Abstract

Patients with severe bilateral carotid lesions (stenosis and contralateral internal carotid occlusion) are at high risk of having a stroke, and carotid endarterectomy has been proposed as the best treatment. In spite of improvements in surgical technique, this operation is still associated with significant perioperative complications (5-13%) which are frequently (up to 40%) correlated with intolerance to internal carotid artery clamping. For this reason, intraoperative cerebral monitoring able to accurately detect ischaemia during surgery would be useful. Reviewing our experience from the last 7 years in 74 patients operated on for stenosis and contralateral occlusion of the internal carotid artery, we found a 1.3% neurological morbidity and 1.3% mortality rate. Presenting symptoms included focal transient ischaemia attacks (TIAs) in 57 patients, stroke in 16 patients and two patients were asymptomatic. Half of these patients (37) were operated on under general anaesthesia with electroencephalogram (EEG) monitoring, stump pressure measurement and selective shunting. In this group, two patients (5.4%) sustained a postoperative stroke, one of which was fatal. The remaining 37 patients were operated on under local-regional anaesthesia with selective shunting on the basis of neurological deficit onset or loss of consciousness during the test clamp.
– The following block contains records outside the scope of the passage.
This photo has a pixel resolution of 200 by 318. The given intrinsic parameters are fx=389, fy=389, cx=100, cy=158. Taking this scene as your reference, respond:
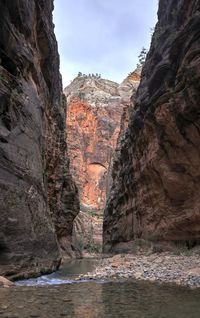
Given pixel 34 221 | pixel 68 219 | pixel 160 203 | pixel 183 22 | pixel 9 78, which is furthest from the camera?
pixel 68 219

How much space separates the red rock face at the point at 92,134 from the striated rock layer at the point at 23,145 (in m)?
59.9

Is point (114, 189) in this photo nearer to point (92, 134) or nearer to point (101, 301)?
point (101, 301)

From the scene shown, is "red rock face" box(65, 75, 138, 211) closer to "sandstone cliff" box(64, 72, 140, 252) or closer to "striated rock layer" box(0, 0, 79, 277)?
"sandstone cliff" box(64, 72, 140, 252)

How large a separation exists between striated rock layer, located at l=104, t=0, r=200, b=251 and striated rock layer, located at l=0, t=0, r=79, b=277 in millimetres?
6686

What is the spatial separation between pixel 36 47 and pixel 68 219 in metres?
18.3

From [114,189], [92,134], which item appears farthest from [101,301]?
[92,134]

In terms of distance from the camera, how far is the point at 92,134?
88938 millimetres

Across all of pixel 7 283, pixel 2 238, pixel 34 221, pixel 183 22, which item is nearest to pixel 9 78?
pixel 34 221

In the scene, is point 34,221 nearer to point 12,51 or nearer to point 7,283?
point 7,283

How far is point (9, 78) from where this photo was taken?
1579 centimetres

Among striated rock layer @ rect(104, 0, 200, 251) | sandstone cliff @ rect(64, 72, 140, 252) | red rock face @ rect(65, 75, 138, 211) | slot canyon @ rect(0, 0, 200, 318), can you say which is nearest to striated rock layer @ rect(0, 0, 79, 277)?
slot canyon @ rect(0, 0, 200, 318)

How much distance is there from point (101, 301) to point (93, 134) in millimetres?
81179

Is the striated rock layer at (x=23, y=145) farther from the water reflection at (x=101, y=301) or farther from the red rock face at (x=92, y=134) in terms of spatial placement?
the red rock face at (x=92, y=134)

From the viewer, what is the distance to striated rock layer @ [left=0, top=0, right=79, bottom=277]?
41.9 ft
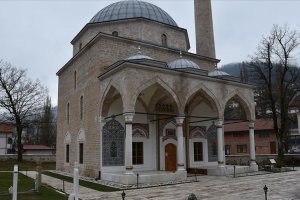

There were no postoperative neurological complications in this group but one patient died of acute myocardial infarction on the 6th postoperative day. This experience suggests that it is possible to perform carotid endarterectomy in patients with severe bilateral lesions with a postoperative complication rate similar to that in patients with less complicated obstructive lesions if accurate intraoperative cerebral monitoring is used.